Workability and mechanical performance of shield muck–slag-based engineered geopolymer composites modified with chemical admixtures

Engineered geopolymer composite (EGC) has been suggested to be an eco-friendly strain-hardening material with superior crack-control capability, which can effectively resist the erosive effects in marine environments. Herein, we proposed the novel EGC formulations synthesized from a blend of shield muck and slag (SS-EGC), addressing both the diminishing supply of geopolymer raw materials and the environmental challenges posed by accumulating shield muck stockpiles.
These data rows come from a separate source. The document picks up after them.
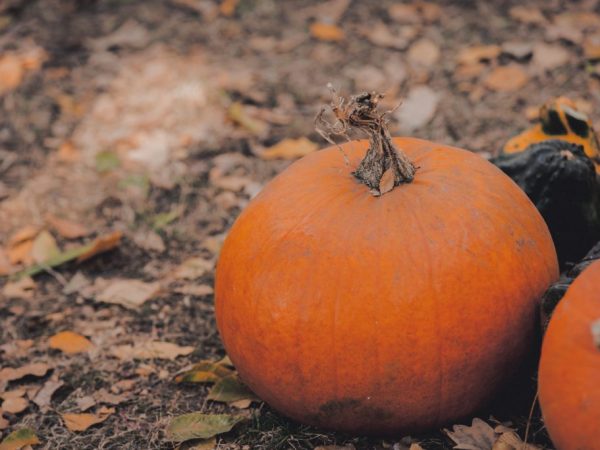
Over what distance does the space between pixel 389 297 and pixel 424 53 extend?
3253mm

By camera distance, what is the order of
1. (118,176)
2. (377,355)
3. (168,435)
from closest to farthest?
(377,355), (168,435), (118,176)

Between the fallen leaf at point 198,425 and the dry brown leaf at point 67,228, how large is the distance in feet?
5.27

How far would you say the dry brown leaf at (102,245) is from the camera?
3451 millimetres

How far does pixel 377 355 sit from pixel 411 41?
11.4 ft

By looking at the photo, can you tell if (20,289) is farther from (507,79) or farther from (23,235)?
(507,79)

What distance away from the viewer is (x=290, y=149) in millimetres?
4180

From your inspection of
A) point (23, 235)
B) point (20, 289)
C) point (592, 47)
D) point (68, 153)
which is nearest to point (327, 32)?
point (592, 47)

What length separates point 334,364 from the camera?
6.73 ft

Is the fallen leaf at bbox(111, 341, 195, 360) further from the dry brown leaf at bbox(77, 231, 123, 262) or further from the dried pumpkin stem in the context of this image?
the dried pumpkin stem

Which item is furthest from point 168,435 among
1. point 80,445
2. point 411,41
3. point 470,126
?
point 411,41

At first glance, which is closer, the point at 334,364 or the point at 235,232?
the point at 334,364

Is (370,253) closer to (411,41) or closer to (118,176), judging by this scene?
(118,176)

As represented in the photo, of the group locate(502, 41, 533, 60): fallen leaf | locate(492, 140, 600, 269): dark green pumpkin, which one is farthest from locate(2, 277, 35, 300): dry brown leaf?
locate(502, 41, 533, 60): fallen leaf

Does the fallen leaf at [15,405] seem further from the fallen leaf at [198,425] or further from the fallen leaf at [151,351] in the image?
the fallen leaf at [198,425]
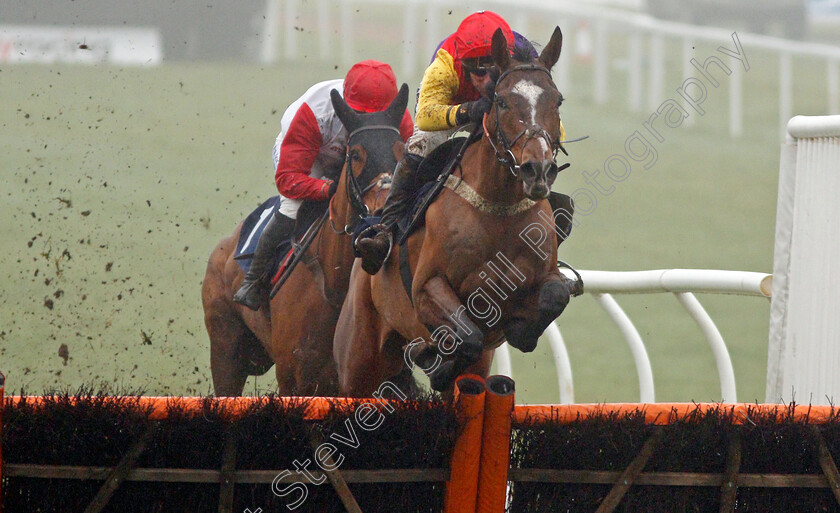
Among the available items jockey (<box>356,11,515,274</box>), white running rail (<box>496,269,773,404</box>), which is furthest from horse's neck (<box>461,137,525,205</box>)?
white running rail (<box>496,269,773,404</box>)

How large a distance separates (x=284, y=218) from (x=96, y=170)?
296 inches

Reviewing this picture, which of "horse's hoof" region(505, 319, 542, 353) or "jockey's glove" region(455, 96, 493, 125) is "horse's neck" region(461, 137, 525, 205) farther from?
"horse's hoof" region(505, 319, 542, 353)

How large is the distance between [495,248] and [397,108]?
1.10 m

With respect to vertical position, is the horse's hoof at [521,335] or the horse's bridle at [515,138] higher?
the horse's bridle at [515,138]

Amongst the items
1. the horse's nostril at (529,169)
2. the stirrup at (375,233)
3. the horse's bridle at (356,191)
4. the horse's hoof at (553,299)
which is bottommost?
the horse's hoof at (553,299)

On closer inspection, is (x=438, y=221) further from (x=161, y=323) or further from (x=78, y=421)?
(x=161, y=323)

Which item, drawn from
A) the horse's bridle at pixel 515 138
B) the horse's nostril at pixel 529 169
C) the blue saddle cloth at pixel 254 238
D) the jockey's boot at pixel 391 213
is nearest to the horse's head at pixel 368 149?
the jockey's boot at pixel 391 213

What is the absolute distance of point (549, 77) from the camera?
3.15m

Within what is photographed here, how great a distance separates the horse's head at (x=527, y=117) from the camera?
2904mm

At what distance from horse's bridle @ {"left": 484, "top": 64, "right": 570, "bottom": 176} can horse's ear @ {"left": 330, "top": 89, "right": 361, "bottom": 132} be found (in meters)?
0.97

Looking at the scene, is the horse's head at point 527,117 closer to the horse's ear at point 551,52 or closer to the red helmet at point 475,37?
the horse's ear at point 551,52

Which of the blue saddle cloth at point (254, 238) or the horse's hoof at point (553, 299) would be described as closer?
the horse's hoof at point (553, 299)

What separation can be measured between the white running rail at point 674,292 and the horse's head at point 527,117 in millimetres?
1129

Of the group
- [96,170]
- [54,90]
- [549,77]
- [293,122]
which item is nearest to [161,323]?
[96,170]
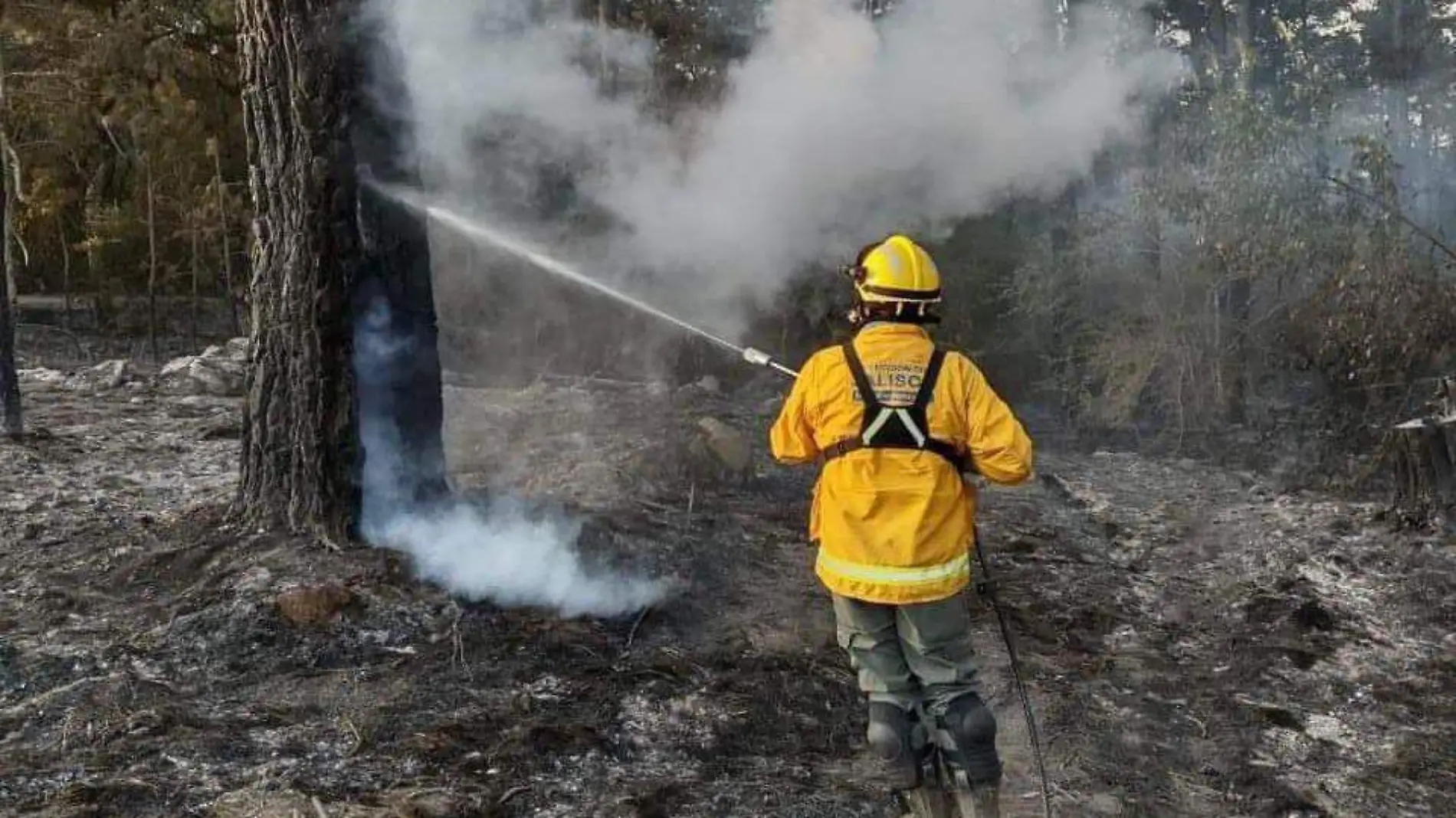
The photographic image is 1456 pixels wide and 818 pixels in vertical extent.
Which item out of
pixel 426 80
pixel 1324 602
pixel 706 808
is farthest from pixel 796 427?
pixel 426 80

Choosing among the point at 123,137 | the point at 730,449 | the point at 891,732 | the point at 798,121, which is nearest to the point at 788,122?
the point at 798,121

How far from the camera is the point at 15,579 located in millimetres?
5656

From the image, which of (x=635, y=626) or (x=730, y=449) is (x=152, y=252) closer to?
(x=730, y=449)

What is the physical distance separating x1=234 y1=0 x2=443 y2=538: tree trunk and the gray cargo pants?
3125mm

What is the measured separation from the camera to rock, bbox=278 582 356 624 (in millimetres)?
5094

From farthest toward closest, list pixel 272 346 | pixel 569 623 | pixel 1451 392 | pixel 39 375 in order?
pixel 39 375 < pixel 1451 392 < pixel 272 346 < pixel 569 623

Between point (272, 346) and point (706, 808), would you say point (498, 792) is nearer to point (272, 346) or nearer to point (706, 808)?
point (706, 808)

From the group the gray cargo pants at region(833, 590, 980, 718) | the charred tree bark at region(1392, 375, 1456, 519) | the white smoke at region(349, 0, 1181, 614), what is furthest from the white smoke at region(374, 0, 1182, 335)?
the gray cargo pants at region(833, 590, 980, 718)

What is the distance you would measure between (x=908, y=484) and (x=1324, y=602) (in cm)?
411

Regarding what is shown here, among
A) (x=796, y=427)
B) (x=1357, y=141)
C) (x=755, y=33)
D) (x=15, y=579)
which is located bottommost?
(x=15, y=579)

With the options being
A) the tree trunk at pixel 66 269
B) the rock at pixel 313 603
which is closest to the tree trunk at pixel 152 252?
the tree trunk at pixel 66 269

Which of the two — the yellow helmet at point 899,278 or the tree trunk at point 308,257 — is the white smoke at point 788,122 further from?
the yellow helmet at point 899,278

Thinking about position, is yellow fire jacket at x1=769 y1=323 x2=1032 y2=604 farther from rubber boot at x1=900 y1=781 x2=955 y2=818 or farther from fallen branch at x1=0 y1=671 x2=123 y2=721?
fallen branch at x1=0 y1=671 x2=123 y2=721

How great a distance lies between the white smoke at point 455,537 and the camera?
5551mm
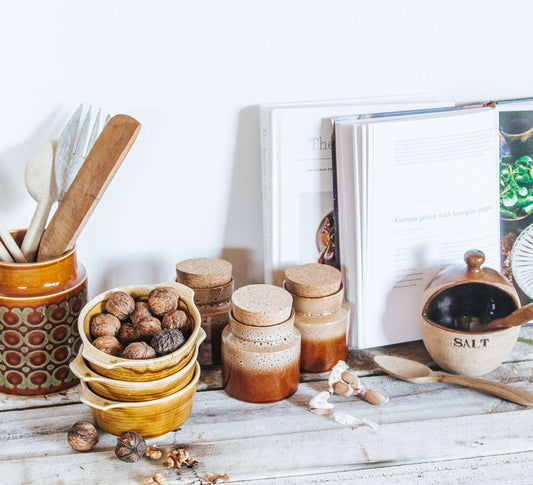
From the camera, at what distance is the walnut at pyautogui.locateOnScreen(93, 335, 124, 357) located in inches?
26.7

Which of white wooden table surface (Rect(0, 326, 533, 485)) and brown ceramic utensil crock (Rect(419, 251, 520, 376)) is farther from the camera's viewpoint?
brown ceramic utensil crock (Rect(419, 251, 520, 376))

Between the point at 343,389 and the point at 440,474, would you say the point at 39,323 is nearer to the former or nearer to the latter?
the point at 343,389

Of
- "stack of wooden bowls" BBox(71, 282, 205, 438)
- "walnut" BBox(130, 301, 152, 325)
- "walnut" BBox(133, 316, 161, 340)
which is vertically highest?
"walnut" BBox(130, 301, 152, 325)

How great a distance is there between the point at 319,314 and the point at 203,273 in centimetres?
17

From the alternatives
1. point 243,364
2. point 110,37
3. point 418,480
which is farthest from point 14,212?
point 418,480

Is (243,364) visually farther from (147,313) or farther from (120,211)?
(120,211)

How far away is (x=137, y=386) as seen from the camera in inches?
26.1

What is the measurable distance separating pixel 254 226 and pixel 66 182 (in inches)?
11.1

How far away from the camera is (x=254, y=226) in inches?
35.9

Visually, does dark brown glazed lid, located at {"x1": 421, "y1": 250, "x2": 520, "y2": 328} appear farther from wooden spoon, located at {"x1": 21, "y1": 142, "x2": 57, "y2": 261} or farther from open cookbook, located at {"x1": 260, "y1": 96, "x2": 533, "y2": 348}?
wooden spoon, located at {"x1": 21, "y1": 142, "x2": 57, "y2": 261}

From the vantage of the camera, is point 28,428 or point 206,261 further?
point 206,261

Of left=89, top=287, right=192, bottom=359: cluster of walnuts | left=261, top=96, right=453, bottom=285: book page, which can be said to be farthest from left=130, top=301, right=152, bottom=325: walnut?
left=261, top=96, right=453, bottom=285: book page

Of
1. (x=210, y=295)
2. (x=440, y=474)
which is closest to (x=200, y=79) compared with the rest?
(x=210, y=295)

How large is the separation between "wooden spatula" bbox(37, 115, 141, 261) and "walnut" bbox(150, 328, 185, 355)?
0.17 m
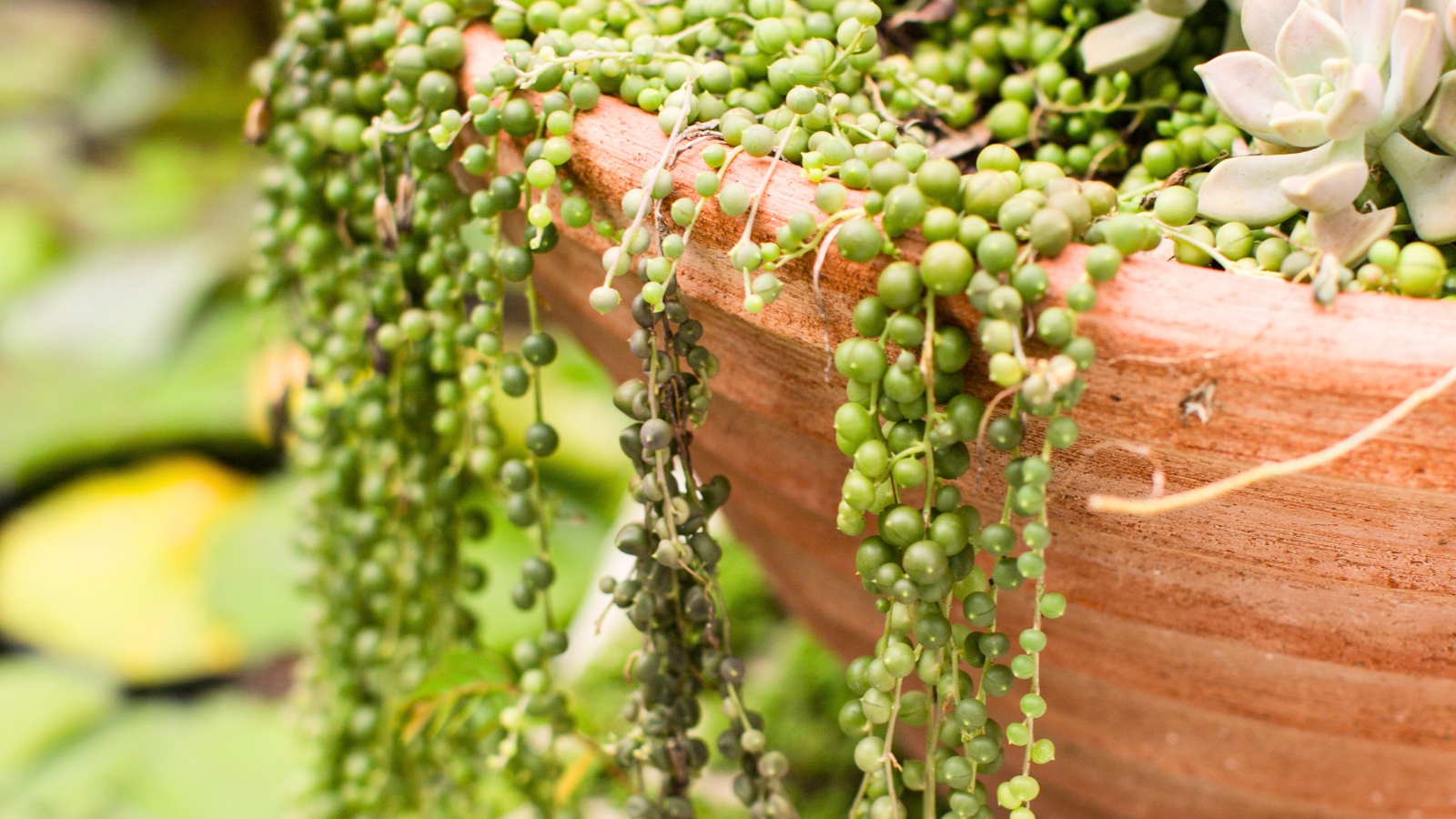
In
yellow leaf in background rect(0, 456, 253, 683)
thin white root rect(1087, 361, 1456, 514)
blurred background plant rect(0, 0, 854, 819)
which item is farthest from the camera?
yellow leaf in background rect(0, 456, 253, 683)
A comprehensive experimental program evaluated the influence of various chemical admixtures—including borax retarders, naphthalene-based superplasticizers, BCH retarders (a composite consisting of 80 wt% barium chloride and 20 wt% zinc sulfate), melamine superplasticizers, and polycarboxylate-based superplasticizers—on the fresh and hardened properties of SS-EGC. We show that borax retarders effectively improve workability and maintain or enhance mechanical performance by moderating the hydration and setting process. In contrast, naphthalene-based superplasticizers and BCH retarders, while beneficial in improving flowability and extending setting time respectively, adversely affect the composite's mechanical strength. Meanwhile, melamine superplasticizers and polycarboxylate-based superplasticizers have limited effect in the highly alkaline environment of SS-EGC. Notably, a significant deterioration in mechanical properties is observed with polycarboxylate-based superplasticizers, contrasting sharply with their superior performance in conventional cement-based formulations. Additionally, key parameters derived from the viscosity–time curve effectively characterize SS-EGC workability. Specifically, flowability exhibits a linear negative correlation with η5 (viscosity at 5 min), while the initial setting time increases linearly with ln t (rate of viscosity growth). These findings provide valuable guidance and data support for further optimizing the engineering applications of SS-EGC.